"Das ist gut für die Steuerzahler"

"Das ist gut für die Steuerzahler"

Bei der heutigen Parallelauktion von zwei Bundesanleihen wurde erneut ein Allzeit-Rekordzinstief erzielt. "Das ist gut für die Steuerzahler", sagte die Chefin der Bundesfinanzierungsagentur ÖBFA, Martha Oberndorfer, zur APA. Konkrete Zahlen zur Zinsersparnis für den heimischen Staat im laufenden Jahr wollte Oberndorfer vorerst nicht nennen.

Die von den Investoren akzeptierte durchschnittliche Emissionsrendite bei der Aufstockung einer zehnjährigen Staatsanleihe markierte mit 1,706 Prozent ein neues Rekordtief. Zu Jahresbeginn lag die Auktionsrendite für dieses Papier noch bei 3,4 Prozent. Auch bei der Auktion einer siebenjährigen Emission konnte mit 1,021 Prozent ein neuer historischer Tiefstand verzeichnet werden. Bei der Juni-Auktion musste der Bund für diese Laufzeit noch 2,0 Prozent bieten. Beide Zinssätze liegen auch erneut unter den aktuellen jeweiligen Sekundärmarktzinsen.

"Das Interesse war sehr groß", kommentierte die ÖBFA-Chefin die Anleihenauktionen. Die Papiere waren 2,6-fach überzeichnet, keine heimische Bank kam diesmal zum Zug. Das "Standing" Österreichs bei Investoren habe sich gefestigt, unter anderem wegen der "guten Wirtschaftszahlen" im Vergleich zu anderen europäischen Staaten, betonte Oberndorfer. Der Zinsabstand (Spread) zu Deutschland belief sich auf 35 Basispunkte (0,35 Prozentpunkte).

Österreich wird sich 2013 bis zu 30 Milliarden besorgen

Die Republik Österreich wird 2013 erneut zwischen 27 und 30 Mrd. Euro aufnehmen. Davon sind laut ÖBFA 6,3 Mrd. Euro für das geplante Defizit vorgesehen. Die traditionell im Jänner syndizierte Anleihe könnte möglicherweise wegen geänderten Cashflows später auf den Markt gebracht werden.

Wie geplant wurden die zwei Bundesanleihen um 1,1 Mrd.

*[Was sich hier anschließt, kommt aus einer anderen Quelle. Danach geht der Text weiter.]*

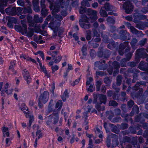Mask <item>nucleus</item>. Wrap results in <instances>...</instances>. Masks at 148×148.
Wrapping results in <instances>:
<instances>
[{
	"label": "nucleus",
	"mask_w": 148,
	"mask_h": 148,
	"mask_svg": "<svg viewBox=\"0 0 148 148\" xmlns=\"http://www.w3.org/2000/svg\"><path fill=\"white\" fill-rule=\"evenodd\" d=\"M145 62L144 61L141 62L139 64V67L141 70L147 71L148 73V68L145 67Z\"/></svg>",
	"instance_id": "obj_20"
},
{
	"label": "nucleus",
	"mask_w": 148,
	"mask_h": 148,
	"mask_svg": "<svg viewBox=\"0 0 148 148\" xmlns=\"http://www.w3.org/2000/svg\"><path fill=\"white\" fill-rule=\"evenodd\" d=\"M49 97V93L47 91H45L41 94L39 98L40 102L45 103L48 101Z\"/></svg>",
	"instance_id": "obj_5"
},
{
	"label": "nucleus",
	"mask_w": 148,
	"mask_h": 148,
	"mask_svg": "<svg viewBox=\"0 0 148 148\" xmlns=\"http://www.w3.org/2000/svg\"><path fill=\"white\" fill-rule=\"evenodd\" d=\"M7 3L4 2L3 0H0V11H3L4 7L7 5Z\"/></svg>",
	"instance_id": "obj_22"
},
{
	"label": "nucleus",
	"mask_w": 148,
	"mask_h": 148,
	"mask_svg": "<svg viewBox=\"0 0 148 148\" xmlns=\"http://www.w3.org/2000/svg\"><path fill=\"white\" fill-rule=\"evenodd\" d=\"M118 103L116 101L114 100L110 101L109 103V106H116L118 105Z\"/></svg>",
	"instance_id": "obj_36"
},
{
	"label": "nucleus",
	"mask_w": 148,
	"mask_h": 148,
	"mask_svg": "<svg viewBox=\"0 0 148 148\" xmlns=\"http://www.w3.org/2000/svg\"><path fill=\"white\" fill-rule=\"evenodd\" d=\"M68 97V93L67 92V90H65L64 91L63 95L62 97V99L63 101H66V98L67 97Z\"/></svg>",
	"instance_id": "obj_33"
},
{
	"label": "nucleus",
	"mask_w": 148,
	"mask_h": 148,
	"mask_svg": "<svg viewBox=\"0 0 148 148\" xmlns=\"http://www.w3.org/2000/svg\"><path fill=\"white\" fill-rule=\"evenodd\" d=\"M147 38H144L140 41L139 44L140 45L143 46L147 42Z\"/></svg>",
	"instance_id": "obj_49"
},
{
	"label": "nucleus",
	"mask_w": 148,
	"mask_h": 148,
	"mask_svg": "<svg viewBox=\"0 0 148 148\" xmlns=\"http://www.w3.org/2000/svg\"><path fill=\"white\" fill-rule=\"evenodd\" d=\"M103 53H104L103 56L105 58H107L109 56L110 54L108 51H106Z\"/></svg>",
	"instance_id": "obj_63"
},
{
	"label": "nucleus",
	"mask_w": 148,
	"mask_h": 148,
	"mask_svg": "<svg viewBox=\"0 0 148 148\" xmlns=\"http://www.w3.org/2000/svg\"><path fill=\"white\" fill-rule=\"evenodd\" d=\"M55 4L54 9L52 12L53 14L54 12H58L59 11L60 7H61V5H58V4L55 3Z\"/></svg>",
	"instance_id": "obj_24"
},
{
	"label": "nucleus",
	"mask_w": 148,
	"mask_h": 148,
	"mask_svg": "<svg viewBox=\"0 0 148 148\" xmlns=\"http://www.w3.org/2000/svg\"><path fill=\"white\" fill-rule=\"evenodd\" d=\"M55 3L58 4V5H61V7L63 8L64 7L65 1L64 0H56Z\"/></svg>",
	"instance_id": "obj_23"
},
{
	"label": "nucleus",
	"mask_w": 148,
	"mask_h": 148,
	"mask_svg": "<svg viewBox=\"0 0 148 148\" xmlns=\"http://www.w3.org/2000/svg\"><path fill=\"white\" fill-rule=\"evenodd\" d=\"M94 85L91 84L89 86V88L87 89V91L89 92H92L94 90Z\"/></svg>",
	"instance_id": "obj_55"
},
{
	"label": "nucleus",
	"mask_w": 148,
	"mask_h": 148,
	"mask_svg": "<svg viewBox=\"0 0 148 148\" xmlns=\"http://www.w3.org/2000/svg\"><path fill=\"white\" fill-rule=\"evenodd\" d=\"M64 29L62 27H60L58 29V36H60V35L62 34L64 32Z\"/></svg>",
	"instance_id": "obj_58"
},
{
	"label": "nucleus",
	"mask_w": 148,
	"mask_h": 148,
	"mask_svg": "<svg viewBox=\"0 0 148 148\" xmlns=\"http://www.w3.org/2000/svg\"><path fill=\"white\" fill-rule=\"evenodd\" d=\"M127 124L125 123H122L120 127V129L122 130H124L127 129L128 127Z\"/></svg>",
	"instance_id": "obj_53"
},
{
	"label": "nucleus",
	"mask_w": 148,
	"mask_h": 148,
	"mask_svg": "<svg viewBox=\"0 0 148 148\" xmlns=\"http://www.w3.org/2000/svg\"><path fill=\"white\" fill-rule=\"evenodd\" d=\"M129 60H126V59L124 58L121 61V66L122 67H125L126 66L125 62Z\"/></svg>",
	"instance_id": "obj_52"
},
{
	"label": "nucleus",
	"mask_w": 148,
	"mask_h": 148,
	"mask_svg": "<svg viewBox=\"0 0 148 148\" xmlns=\"http://www.w3.org/2000/svg\"><path fill=\"white\" fill-rule=\"evenodd\" d=\"M87 50V47L86 45H84L82 48V51L83 55L85 56L86 54V51Z\"/></svg>",
	"instance_id": "obj_46"
},
{
	"label": "nucleus",
	"mask_w": 148,
	"mask_h": 148,
	"mask_svg": "<svg viewBox=\"0 0 148 148\" xmlns=\"http://www.w3.org/2000/svg\"><path fill=\"white\" fill-rule=\"evenodd\" d=\"M33 20L34 22L36 24L37 23H41L43 21V18L41 17H39L37 14L34 16Z\"/></svg>",
	"instance_id": "obj_15"
},
{
	"label": "nucleus",
	"mask_w": 148,
	"mask_h": 148,
	"mask_svg": "<svg viewBox=\"0 0 148 148\" xmlns=\"http://www.w3.org/2000/svg\"><path fill=\"white\" fill-rule=\"evenodd\" d=\"M87 112H84L83 114V118L84 119H85V122L84 123V124L85 125H86L88 124V122L86 121V120L87 119Z\"/></svg>",
	"instance_id": "obj_41"
},
{
	"label": "nucleus",
	"mask_w": 148,
	"mask_h": 148,
	"mask_svg": "<svg viewBox=\"0 0 148 148\" xmlns=\"http://www.w3.org/2000/svg\"><path fill=\"white\" fill-rule=\"evenodd\" d=\"M146 52H148L147 49H145L143 48L139 49L136 50V54L139 57L146 58L148 56V55L146 53Z\"/></svg>",
	"instance_id": "obj_3"
},
{
	"label": "nucleus",
	"mask_w": 148,
	"mask_h": 148,
	"mask_svg": "<svg viewBox=\"0 0 148 148\" xmlns=\"http://www.w3.org/2000/svg\"><path fill=\"white\" fill-rule=\"evenodd\" d=\"M130 29L131 32L133 34H136L138 37H140L143 35V33L141 31L138 30L133 26L130 27Z\"/></svg>",
	"instance_id": "obj_8"
},
{
	"label": "nucleus",
	"mask_w": 148,
	"mask_h": 148,
	"mask_svg": "<svg viewBox=\"0 0 148 148\" xmlns=\"http://www.w3.org/2000/svg\"><path fill=\"white\" fill-rule=\"evenodd\" d=\"M21 22L22 27L19 25H16L15 26L14 28L16 31L20 32L23 34L26 32L27 26L26 20L25 19L22 20L21 21Z\"/></svg>",
	"instance_id": "obj_2"
},
{
	"label": "nucleus",
	"mask_w": 148,
	"mask_h": 148,
	"mask_svg": "<svg viewBox=\"0 0 148 148\" xmlns=\"http://www.w3.org/2000/svg\"><path fill=\"white\" fill-rule=\"evenodd\" d=\"M27 116H28L27 117H29V126L30 127L32 122L34 121V117L33 116H29V115H28V114Z\"/></svg>",
	"instance_id": "obj_48"
},
{
	"label": "nucleus",
	"mask_w": 148,
	"mask_h": 148,
	"mask_svg": "<svg viewBox=\"0 0 148 148\" xmlns=\"http://www.w3.org/2000/svg\"><path fill=\"white\" fill-rule=\"evenodd\" d=\"M32 5L29 4V5L26 7H25L23 10V12L24 14L32 13V10L31 9Z\"/></svg>",
	"instance_id": "obj_16"
},
{
	"label": "nucleus",
	"mask_w": 148,
	"mask_h": 148,
	"mask_svg": "<svg viewBox=\"0 0 148 148\" xmlns=\"http://www.w3.org/2000/svg\"><path fill=\"white\" fill-rule=\"evenodd\" d=\"M38 0H33L32 4L34 7V10L36 12H39L40 7L38 5Z\"/></svg>",
	"instance_id": "obj_12"
},
{
	"label": "nucleus",
	"mask_w": 148,
	"mask_h": 148,
	"mask_svg": "<svg viewBox=\"0 0 148 148\" xmlns=\"http://www.w3.org/2000/svg\"><path fill=\"white\" fill-rule=\"evenodd\" d=\"M62 58V56H58L55 59H54V62L57 63L59 62L61 60Z\"/></svg>",
	"instance_id": "obj_60"
},
{
	"label": "nucleus",
	"mask_w": 148,
	"mask_h": 148,
	"mask_svg": "<svg viewBox=\"0 0 148 148\" xmlns=\"http://www.w3.org/2000/svg\"><path fill=\"white\" fill-rule=\"evenodd\" d=\"M93 79L91 77H90L87 79V82H86V85H88L90 84L91 82L93 81Z\"/></svg>",
	"instance_id": "obj_62"
},
{
	"label": "nucleus",
	"mask_w": 148,
	"mask_h": 148,
	"mask_svg": "<svg viewBox=\"0 0 148 148\" xmlns=\"http://www.w3.org/2000/svg\"><path fill=\"white\" fill-rule=\"evenodd\" d=\"M93 36H96L97 37H99L100 35L98 33L97 30L96 29H94L93 32Z\"/></svg>",
	"instance_id": "obj_61"
},
{
	"label": "nucleus",
	"mask_w": 148,
	"mask_h": 148,
	"mask_svg": "<svg viewBox=\"0 0 148 148\" xmlns=\"http://www.w3.org/2000/svg\"><path fill=\"white\" fill-rule=\"evenodd\" d=\"M62 106V102L61 100H59L56 103V106L55 108H58V109H60V110Z\"/></svg>",
	"instance_id": "obj_25"
},
{
	"label": "nucleus",
	"mask_w": 148,
	"mask_h": 148,
	"mask_svg": "<svg viewBox=\"0 0 148 148\" xmlns=\"http://www.w3.org/2000/svg\"><path fill=\"white\" fill-rule=\"evenodd\" d=\"M114 114L116 115H119L121 114V110L119 108H116L114 110Z\"/></svg>",
	"instance_id": "obj_56"
},
{
	"label": "nucleus",
	"mask_w": 148,
	"mask_h": 148,
	"mask_svg": "<svg viewBox=\"0 0 148 148\" xmlns=\"http://www.w3.org/2000/svg\"><path fill=\"white\" fill-rule=\"evenodd\" d=\"M60 110V109H55L53 111V114L54 116H58V113Z\"/></svg>",
	"instance_id": "obj_54"
},
{
	"label": "nucleus",
	"mask_w": 148,
	"mask_h": 148,
	"mask_svg": "<svg viewBox=\"0 0 148 148\" xmlns=\"http://www.w3.org/2000/svg\"><path fill=\"white\" fill-rule=\"evenodd\" d=\"M120 89H118V91L116 90L113 93V98L114 99H116L118 98V92L119 91Z\"/></svg>",
	"instance_id": "obj_50"
},
{
	"label": "nucleus",
	"mask_w": 148,
	"mask_h": 148,
	"mask_svg": "<svg viewBox=\"0 0 148 148\" xmlns=\"http://www.w3.org/2000/svg\"><path fill=\"white\" fill-rule=\"evenodd\" d=\"M103 8H102L100 11V15L102 17H106L108 16L106 12L103 10L102 9Z\"/></svg>",
	"instance_id": "obj_28"
},
{
	"label": "nucleus",
	"mask_w": 148,
	"mask_h": 148,
	"mask_svg": "<svg viewBox=\"0 0 148 148\" xmlns=\"http://www.w3.org/2000/svg\"><path fill=\"white\" fill-rule=\"evenodd\" d=\"M104 83L107 84H110L111 82V80L108 77H106L104 79Z\"/></svg>",
	"instance_id": "obj_51"
},
{
	"label": "nucleus",
	"mask_w": 148,
	"mask_h": 148,
	"mask_svg": "<svg viewBox=\"0 0 148 148\" xmlns=\"http://www.w3.org/2000/svg\"><path fill=\"white\" fill-rule=\"evenodd\" d=\"M81 19L79 20V23L80 21L82 23L84 22H88L89 19L87 17L85 14H82L81 15Z\"/></svg>",
	"instance_id": "obj_18"
},
{
	"label": "nucleus",
	"mask_w": 148,
	"mask_h": 148,
	"mask_svg": "<svg viewBox=\"0 0 148 148\" xmlns=\"http://www.w3.org/2000/svg\"><path fill=\"white\" fill-rule=\"evenodd\" d=\"M27 26H26V32L24 34H26V36L28 37H32L34 34L33 29L31 27V26H29L28 27V30L27 31Z\"/></svg>",
	"instance_id": "obj_13"
},
{
	"label": "nucleus",
	"mask_w": 148,
	"mask_h": 148,
	"mask_svg": "<svg viewBox=\"0 0 148 148\" xmlns=\"http://www.w3.org/2000/svg\"><path fill=\"white\" fill-rule=\"evenodd\" d=\"M107 114L109 115L108 119L110 120H111L112 117L114 116V114L111 111H107L106 112Z\"/></svg>",
	"instance_id": "obj_37"
},
{
	"label": "nucleus",
	"mask_w": 148,
	"mask_h": 148,
	"mask_svg": "<svg viewBox=\"0 0 148 148\" xmlns=\"http://www.w3.org/2000/svg\"><path fill=\"white\" fill-rule=\"evenodd\" d=\"M123 79L122 76L121 75H119L116 78V84L118 86H120L122 83Z\"/></svg>",
	"instance_id": "obj_21"
},
{
	"label": "nucleus",
	"mask_w": 148,
	"mask_h": 148,
	"mask_svg": "<svg viewBox=\"0 0 148 148\" xmlns=\"http://www.w3.org/2000/svg\"><path fill=\"white\" fill-rule=\"evenodd\" d=\"M6 13L8 15L11 16H14L16 15L17 12L15 7H9L5 9Z\"/></svg>",
	"instance_id": "obj_6"
},
{
	"label": "nucleus",
	"mask_w": 148,
	"mask_h": 148,
	"mask_svg": "<svg viewBox=\"0 0 148 148\" xmlns=\"http://www.w3.org/2000/svg\"><path fill=\"white\" fill-rule=\"evenodd\" d=\"M8 83H6L5 86L4 88L5 90V92H6V93L8 94H10L12 93V90H10L9 91L7 90L8 87Z\"/></svg>",
	"instance_id": "obj_44"
},
{
	"label": "nucleus",
	"mask_w": 148,
	"mask_h": 148,
	"mask_svg": "<svg viewBox=\"0 0 148 148\" xmlns=\"http://www.w3.org/2000/svg\"><path fill=\"white\" fill-rule=\"evenodd\" d=\"M112 65L114 69H118L120 67L119 63L117 61H114L112 64Z\"/></svg>",
	"instance_id": "obj_32"
},
{
	"label": "nucleus",
	"mask_w": 148,
	"mask_h": 148,
	"mask_svg": "<svg viewBox=\"0 0 148 148\" xmlns=\"http://www.w3.org/2000/svg\"><path fill=\"white\" fill-rule=\"evenodd\" d=\"M134 104V102L132 100H130V101L127 102V106L128 108H130V109L132 107Z\"/></svg>",
	"instance_id": "obj_40"
},
{
	"label": "nucleus",
	"mask_w": 148,
	"mask_h": 148,
	"mask_svg": "<svg viewBox=\"0 0 148 148\" xmlns=\"http://www.w3.org/2000/svg\"><path fill=\"white\" fill-rule=\"evenodd\" d=\"M41 13L42 15V16H44L45 17L46 16L48 13V10L45 9V8L42 9Z\"/></svg>",
	"instance_id": "obj_34"
},
{
	"label": "nucleus",
	"mask_w": 148,
	"mask_h": 148,
	"mask_svg": "<svg viewBox=\"0 0 148 148\" xmlns=\"http://www.w3.org/2000/svg\"><path fill=\"white\" fill-rule=\"evenodd\" d=\"M82 5L84 6L89 7L90 4L87 0H83L81 3Z\"/></svg>",
	"instance_id": "obj_31"
},
{
	"label": "nucleus",
	"mask_w": 148,
	"mask_h": 148,
	"mask_svg": "<svg viewBox=\"0 0 148 148\" xmlns=\"http://www.w3.org/2000/svg\"><path fill=\"white\" fill-rule=\"evenodd\" d=\"M55 17L57 19L56 20H56V22L57 23V20H58L59 21V22H58L59 23H58L59 25H60V21L62 19V18L61 16H60L59 15L56 14L55 16Z\"/></svg>",
	"instance_id": "obj_38"
},
{
	"label": "nucleus",
	"mask_w": 148,
	"mask_h": 148,
	"mask_svg": "<svg viewBox=\"0 0 148 148\" xmlns=\"http://www.w3.org/2000/svg\"><path fill=\"white\" fill-rule=\"evenodd\" d=\"M45 0H41L40 1V4L41 7L42 9L45 8L46 5L45 4Z\"/></svg>",
	"instance_id": "obj_59"
},
{
	"label": "nucleus",
	"mask_w": 148,
	"mask_h": 148,
	"mask_svg": "<svg viewBox=\"0 0 148 148\" xmlns=\"http://www.w3.org/2000/svg\"><path fill=\"white\" fill-rule=\"evenodd\" d=\"M53 104H52V102L51 103V101H50L49 104L48 106V112H52L53 110Z\"/></svg>",
	"instance_id": "obj_47"
},
{
	"label": "nucleus",
	"mask_w": 148,
	"mask_h": 148,
	"mask_svg": "<svg viewBox=\"0 0 148 148\" xmlns=\"http://www.w3.org/2000/svg\"><path fill=\"white\" fill-rule=\"evenodd\" d=\"M107 21L110 23L114 24L115 23L114 19L112 17H108L106 20Z\"/></svg>",
	"instance_id": "obj_39"
},
{
	"label": "nucleus",
	"mask_w": 148,
	"mask_h": 148,
	"mask_svg": "<svg viewBox=\"0 0 148 148\" xmlns=\"http://www.w3.org/2000/svg\"><path fill=\"white\" fill-rule=\"evenodd\" d=\"M21 110L24 112L26 114V117H27L28 116H27L28 114H29V111H28V108L26 106L25 104L23 103L21 104Z\"/></svg>",
	"instance_id": "obj_17"
},
{
	"label": "nucleus",
	"mask_w": 148,
	"mask_h": 148,
	"mask_svg": "<svg viewBox=\"0 0 148 148\" xmlns=\"http://www.w3.org/2000/svg\"><path fill=\"white\" fill-rule=\"evenodd\" d=\"M101 84V81H97L96 84L97 91H99L100 90V87Z\"/></svg>",
	"instance_id": "obj_45"
},
{
	"label": "nucleus",
	"mask_w": 148,
	"mask_h": 148,
	"mask_svg": "<svg viewBox=\"0 0 148 148\" xmlns=\"http://www.w3.org/2000/svg\"><path fill=\"white\" fill-rule=\"evenodd\" d=\"M98 97L100 104L102 103H103L104 104H106L107 100V97L106 95L102 94H99L98 95Z\"/></svg>",
	"instance_id": "obj_10"
},
{
	"label": "nucleus",
	"mask_w": 148,
	"mask_h": 148,
	"mask_svg": "<svg viewBox=\"0 0 148 148\" xmlns=\"http://www.w3.org/2000/svg\"><path fill=\"white\" fill-rule=\"evenodd\" d=\"M36 133V136H38V139H39L40 138L42 137V136L41 132L40 130H38Z\"/></svg>",
	"instance_id": "obj_64"
},
{
	"label": "nucleus",
	"mask_w": 148,
	"mask_h": 148,
	"mask_svg": "<svg viewBox=\"0 0 148 148\" xmlns=\"http://www.w3.org/2000/svg\"><path fill=\"white\" fill-rule=\"evenodd\" d=\"M86 8H83L82 6L80 7V8L79 10V12L80 14H84L86 12Z\"/></svg>",
	"instance_id": "obj_42"
},
{
	"label": "nucleus",
	"mask_w": 148,
	"mask_h": 148,
	"mask_svg": "<svg viewBox=\"0 0 148 148\" xmlns=\"http://www.w3.org/2000/svg\"><path fill=\"white\" fill-rule=\"evenodd\" d=\"M125 46L123 44L121 45L119 50V52L121 55H123V50L125 49Z\"/></svg>",
	"instance_id": "obj_30"
},
{
	"label": "nucleus",
	"mask_w": 148,
	"mask_h": 148,
	"mask_svg": "<svg viewBox=\"0 0 148 148\" xmlns=\"http://www.w3.org/2000/svg\"><path fill=\"white\" fill-rule=\"evenodd\" d=\"M111 130L112 132L117 134H118L119 132V130L117 129V127L113 124L112 125Z\"/></svg>",
	"instance_id": "obj_29"
},
{
	"label": "nucleus",
	"mask_w": 148,
	"mask_h": 148,
	"mask_svg": "<svg viewBox=\"0 0 148 148\" xmlns=\"http://www.w3.org/2000/svg\"><path fill=\"white\" fill-rule=\"evenodd\" d=\"M27 19L30 26L35 27L37 26V24L34 22V20H32V17L31 16L28 15L27 17Z\"/></svg>",
	"instance_id": "obj_9"
},
{
	"label": "nucleus",
	"mask_w": 148,
	"mask_h": 148,
	"mask_svg": "<svg viewBox=\"0 0 148 148\" xmlns=\"http://www.w3.org/2000/svg\"><path fill=\"white\" fill-rule=\"evenodd\" d=\"M56 20L55 21L53 22H51L49 24V27L52 29L53 30L54 35L57 36L58 31V28L57 27L55 26V25H59L56 22Z\"/></svg>",
	"instance_id": "obj_7"
},
{
	"label": "nucleus",
	"mask_w": 148,
	"mask_h": 148,
	"mask_svg": "<svg viewBox=\"0 0 148 148\" xmlns=\"http://www.w3.org/2000/svg\"><path fill=\"white\" fill-rule=\"evenodd\" d=\"M59 68L58 66L57 65H55V66H51V69L52 71V73H54V72L58 70Z\"/></svg>",
	"instance_id": "obj_57"
},
{
	"label": "nucleus",
	"mask_w": 148,
	"mask_h": 148,
	"mask_svg": "<svg viewBox=\"0 0 148 148\" xmlns=\"http://www.w3.org/2000/svg\"><path fill=\"white\" fill-rule=\"evenodd\" d=\"M133 112L136 114H138L139 112V108L138 106L135 105L133 107L132 110Z\"/></svg>",
	"instance_id": "obj_43"
},
{
	"label": "nucleus",
	"mask_w": 148,
	"mask_h": 148,
	"mask_svg": "<svg viewBox=\"0 0 148 148\" xmlns=\"http://www.w3.org/2000/svg\"><path fill=\"white\" fill-rule=\"evenodd\" d=\"M86 39L87 40H89L91 38V32L89 30L86 31Z\"/></svg>",
	"instance_id": "obj_27"
},
{
	"label": "nucleus",
	"mask_w": 148,
	"mask_h": 148,
	"mask_svg": "<svg viewBox=\"0 0 148 148\" xmlns=\"http://www.w3.org/2000/svg\"><path fill=\"white\" fill-rule=\"evenodd\" d=\"M108 137L112 138H114V139L112 140V145H118L119 144V142L118 140V136L114 134H111L110 136Z\"/></svg>",
	"instance_id": "obj_11"
},
{
	"label": "nucleus",
	"mask_w": 148,
	"mask_h": 148,
	"mask_svg": "<svg viewBox=\"0 0 148 148\" xmlns=\"http://www.w3.org/2000/svg\"><path fill=\"white\" fill-rule=\"evenodd\" d=\"M138 42V40L135 38H133L130 43L132 47H135Z\"/></svg>",
	"instance_id": "obj_35"
},
{
	"label": "nucleus",
	"mask_w": 148,
	"mask_h": 148,
	"mask_svg": "<svg viewBox=\"0 0 148 148\" xmlns=\"http://www.w3.org/2000/svg\"><path fill=\"white\" fill-rule=\"evenodd\" d=\"M123 7L125 10V12L127 14L131 13L134 10V6L130 1H129L124 3Z\"/></svg>",
	"instance_id": "obj_1"
},
{
	"label": "nucleus",
	"mask_w": 148,
	"mask_h": 148,
	"mask_svg": "<svg viewBox=\"0 0 148 148\" xmlns=\"http://www.w3.org/2000/svg\"><path fill=\"white\" fill-rule=\"evenodd\" d=\"M95 107L96 108L99 112L103 111L105 109V107L104 106H101L100 105L98 104H97Z\"/></svg>",
	"instance_id": "obj_26"
},
{
	"label": "nucleus",
	"mask_w": 148,
	"mask_h": 148,
	"mask_svg": "<svg viewBox=\"0 0 148 148\" xmlns=\"http://www.w3.org/2000/svg\"><path fill=\"white\" fill-rule=\"evenodd\" d=\"M79 24L81 27L85 29H89L91 27V25L88 22L82 23L80 21V23Z\"/></svg>",
	"instance_id": "obj_14"
},
{
	"label": "nucleus",
	"mask_w": 148,
	"mask_h": 148,
	"mask_svg": "<svg viewBox=\"0 0 148 148\" xmlns=\"http://www.w3.org/2000/svg\"><path fill=\"white\" fill-rule=\"evenodd\" d=\"M87 14L89 16L90 19L96 20L98 18L97 16V12L95 10H92L91 9L88 8L87 10Z\"/></svg>",
	"instance_id": "obj_4"
},
{
	"label": "nucleus",
	"mask_w": 148,
	"mask_h": 148,
	"mask_svg": "<svg viewBox=\"0 0 148 148\" xmlns=\"http://www.w3.org/2000/svg\"><path fill=\"white\" fill-rule=\"evenodd\" d=\"M103 8H104L106 11H111L113 9L112 5L108 3H106L105 4Z\"/></svg>",
	"instance_id": "obj_19"
}]
</instances>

Euro aufgestockt, davon 1 Mrd. Euro direkt über den Kapitalmarkt, den Rest nahm die ÖBFA in die eigenen Bücher. Die zehnjährige Emission (3,40% BA 2012-2022/2) wurde um 550 Mio. Euro auf nunmehr 7,18 Mrd. Euro aufgestockt, davon 500 Mio. Euro über den Kapitalmarkt. Die durchschnittliche Emissionsrendite lag mit 1,706 Prozent unter dem aktuellen Sekundärmarktzins für zehnjährige Bundesanleihen, der Dienstagmittag bei etwa 1,727 Prozent lag. Die siebenjährige Emission (1,95% BA 2012-2019/3) wurde ebenfalls um 550 Mio. Euro auf 5,46 Mrd. Euro erhöht. Auch bei dieser Auktion konnte mit 1,021 Prozent ein unter dem aktuellen Sekundärmarktzins von 1,005 Prozent liegende durchschnittliche Emissionsrendite erzielt werden.